Every day I spend a little time (aka. lunch) and tinker around with side projects or questions that I've raised to myself while browsing the net, or thinking about ideas for the apps I would like to write, that I have already written, or that I wrote and sent to the graveyard. Lately I've been toying with Html Parsing and came upon something I've not yet dealt with much with web development: css selectors. Css selectors are a really neat method of selecting nodes/elements in an html document based on logical ordering and criteria.
An examle of css selectors:
Code: css
- DIV P *[href] {}
- DIV OL > LI P {}
- DIV > P:first-child { text-indent: 0; }
- H1.opener + H2 { margin-top: -5mm; }
- SPAN[hello="Cleveland"][goodbye="Columbus"] { color: blue; }
- .body .forum { width: 800px; }
Now, there's nothing native (outside of a web browser) for .NET that will parse or handle these selectors. That makes sense because there isnt a native HTML DOM parser either. However, Xml documents have great representation in the CLR. After all, most of the websites that webdev does now is all XHTML anyhow, which is just strict HTML based on XML (>> loosely translated <<). XPath is a means to select nodes in an xml document much the same way that css selectors work. So I went on a mission to find a method of translating, or converting, Css selectors to an XPath statement. Lo and behold Joe Hewitt came up with some javascript a few years ago and it's propigated the web thoroughly like any good little script.
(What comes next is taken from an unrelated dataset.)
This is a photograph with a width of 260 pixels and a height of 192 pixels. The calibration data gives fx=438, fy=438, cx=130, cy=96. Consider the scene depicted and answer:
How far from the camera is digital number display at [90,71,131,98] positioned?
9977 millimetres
So today I translated it into something usable for .NET. The conversion is to C#. If you're a VB.NET developer and you can't read this, and/or can't translate between C# and VB.NET with ease then shame on you. Go make yourself SMRT and learn the C# (read: C) syntax already.
Code: c#
- //Rules verified from http://plasmasturm.org/log/444/
- //Converted from http://www.joehewitt.com/blog/files/getElementsBySelector.js
- public static string CssToXPath(string rule)
- {
- Regex rElement = new Regex(@"^([#.]?)([a-z0-9\\*_-]*)((\|)([a-z0-9\\*_-]*))?", RegexOptions.IgnoreCase | RegexOptions.ECMAScript);
- Regex rAttr1 = new Regex(@"^\[([^\]]*)\]", RegexOptions.IgnoreCase | RegexOptions.ECMAScript);
- Regex rAttr2 = new Regex(@"^\[\s*([^~=\s]+)\s*(~?=)\s*""([^""]+)""\s*\]", RegexOptions.IgnoreCase | RegexOptions.ECMAScript);
- Regex rPseudo = new Regex(@"^:([a-z_-])+", RegexOptions.IgnoreCase | RegexOptions.ECMAScript);
- Regex rCombinator = new Regex(@"^(\s*[>+\s])?", RegexOptions.IgnoreCase | RegexOptions.ECMAScript);
- Regex rComma = new Regex(@"^\s*,", RegexOptions.IgnoreCase | RegexOptions.ECMAScript);
- int index = 1;
- List<string> parts = new List<string>();
- parts.Add("//");
- parts.Add("*");
- string lastRule = null;
- while (rule.Length > 0 && rule != lastRule)
- {
- lastRule = rule;
- // Trim leading whitespace
- rule = Regex.Replace(rule, @"^\s*|\s*$", "");
- if (rule.Length == 0)
- break;
- // Match the element identifier
- Match m = rElement.Match(rule);
- if (m.Success)
- {
- if (m.Groups[1].Length == 0)
- {
- //XXXjoe Namespace ignored for now
- if (m.Groups[5].Length > 0)
- parts[index] = m.Groups[5].Value; //"ns:" + m.Groups[5].Value;
- else
- parts[index] = m.Groups[2].Value; //"ns:" + m.Groups[2].Value;
- }
- else if (m.Groups[1].Value == "#")
- parts.Add("[@id='" + m.Groups[2].Value + "']");
- else if (m.Groups[1].Value == ".")
- parts.Add("[contains(@class, '" + m.Groups[2].Value + "')]");
- rule = rule.Substring(m.Groups[0].Value.Length);
- }
- // Match attribute selectors
- m = rAttr2.Match(rule);
- if (m.Success)
- {
- if (m.Groups[2].Value == "~=")
- parts.Add("[contains(@" + m.Groups[1].Value + ", '" + m.Groups[3].Value + "')]");
- else
- parts.Add("[@" + m.Groups[1].Value + "='" + m.Groups[3].Value + "']");
- rule = rule.Substring(m.Groups[0].Value.Length);
- }
- else
- {
- m = rAttr1.Match(rule);
- if (m.Success)
- {
- parts.Add("[@" + m.Groups[1].Value + "]");
- rule = rule.Substring(m.Groups[0].Value.Length);
- }
- }
- // Skip over pseudo-classes and pseudo-elements, which are of no use to us
- m = rPseudo.Match(rule);
- while (m.Success)
- {
- rule = rule.Substring(m.Groups[0].Value.Length);
- m = m.NextMatch();
- }
- // Match combinators
- m = rCombinator.Match(rule);
- if (m.Success && m.Groups[0].Value.Length > 0)
- {
- if (m.Groups[0].Value.IndexOf(">") != -1)
- parts.Add("/");
- else if (m.Groups[0].Value.IndexOf("+") != -1)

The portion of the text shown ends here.